Creating some sort of bounding volume for a set of vertices is a common problem in simulations and games. Capsules, or swept spheres, are a powerful option to use as a bounding volume because of how little data is required to define them and how quickly they can be checked for collision detection. Imagine taking a sphere and sweeping it along a single line in space; the shape of this would be a capsule. We can define a capsule then as:

Vector3 start;
Vector3 end;
float radius;

These techniques can be used on any sort of point cloud, but let’s state the specifics of our case. We have a set of vertices that define some bone (right forearm, left leg, hip, etc.) and we want to find a capsule that best fits them. We’ll show how to do this generically and then how to adapt it to use Unity components.

Here every bone's vertices is shown in a different color

Let’s think about this problem visually. We want to find an axis that explains as much variance of the vertex set as possible so we can use that as the line we sweep our sphere on. We also want to find a secondary axis that captures (as much as possible) of the rest of the variance in the set. Luckily there’s a pretty straightforward, standard way of doing this: Principal Component Analysis (PCA). Thankfully this only requires an undergrad level of linear algebra to to understand.

The primary and secondary axes I just referred to can be evaluated as the eigenvectors of the covariance matrix of the vertex set. That’s a mouthful, so let’s break it down.

Covariance

The covariance of two variables is the amount they vary together - if the greater values of x tend to occur with the greater values of y, then the covariance is positive. If the greater values of x tend to occur with the lesser values of y, then it is negative. If there’s no correlation, it should be close to zero.

\(cov_{x,y}=\frac{1}{N} \sum_{i=1}^{N}(x_{i}-\bar{x})(y_{i}-\bar{y})\)

where \(\bar{x}\) and \(\bar{y}\) are the means of the respective values

A covariance matrix is a handy way of capturing how much each dimension varies with every other dimension.
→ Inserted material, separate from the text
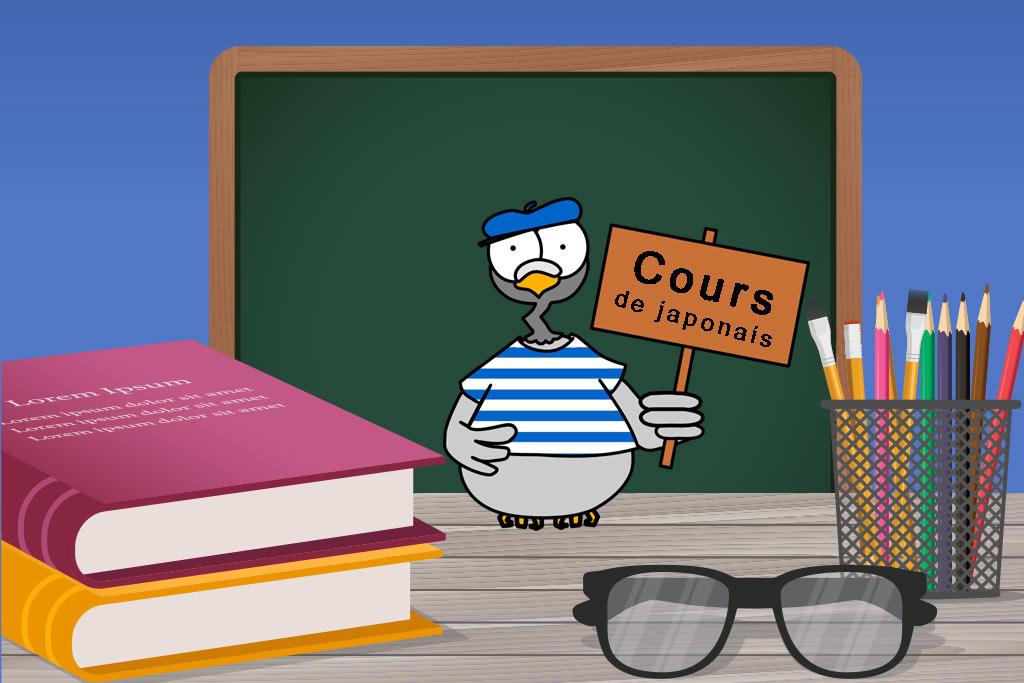 Apprendre Le Japonais Cours Et Lecons France Japon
So in the case of vertices, which are Vector3s, we have a 3x3 covariance matrix:

              x                         y                         z            
x covar(x,x) covar(x,y) covar(x,z)
y covar(y,x) covar(y,y) covar(y,z)
z covar(z,x) covar(z,y) covar(z,z)

The entries on the diagonal are the covariance of a variable with itself, which is the same as its variance. You might also notice this matrix is symmetrical. That is an important property we will exploit later.

However, for our case this simple calculation of covariance might not be sufficient. We need to consider how this applies to our data. For one, we don’t want to consider interior points - we’re only interested in the points that define the shell of our volume. To be specific, we want to make sure our vertices form a convex hull.
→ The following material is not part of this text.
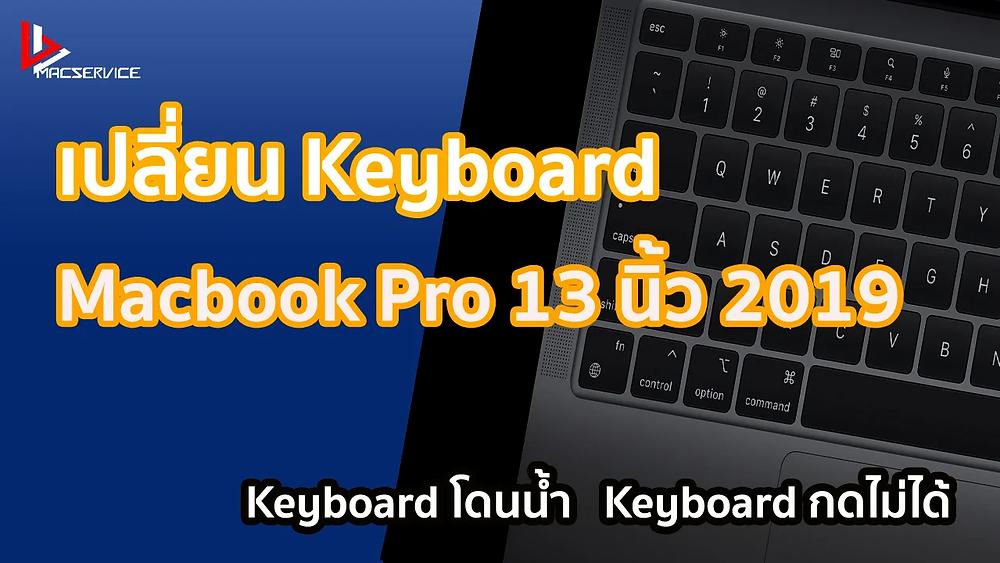 เปลี่ยน Keyboard Macbook Pro13นิ้ว 2019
Luckily, most meshes are by definition convex hulls. However, the data defining the mesh can still be skewed in a way that messes up our calculation. For example, for the upper left leg, there are a lot more vertices around the inside groin area than any other part of the surface, so our primary axis can end up looking like this:

In order to prevent this, we can use the continuous formulation for covariance, shown below, and do some culling on tightly grouped vertices before hand:

Continous Covariance [1]

Given \(n\) triangles \((p_{k}, q_{k}, r_{k})\), \(0 \le k < n\), in the convex hull, the covariance matrix is given by

\(cov_{i,j}=(\frac{1}{a_{H}} \sum_{k=1}^{n}\frac{a_{H}}{12}(9m_{k,i}m_{k,j} + p_{k,i}p_{k,j} + q_{k,i}m_{k,j} + r_{k,i}r_{k,j}) ) - m_{H,i}m_{H,j}\)

where \(a_{k} = \Vert (q_{k} - p_{k}) \times (r_{k} - p_{k}) \Vert / 2\) is the area and \(m_{k} = (p_{k} + q_{k} + r_{k}) / 3\) is the centroid of triangle k

The total area of the convex hull is given by \(a_{H} = \sum_{k=1}^{n}a_{k}\)

and the centroid of the convex hull, \(m_{H} = \frac{1}{a_{H}}\sum_{k=1}^{n}a_{k}m_{k}\)

is computed as the mean of the triangle centroids weighted by the area.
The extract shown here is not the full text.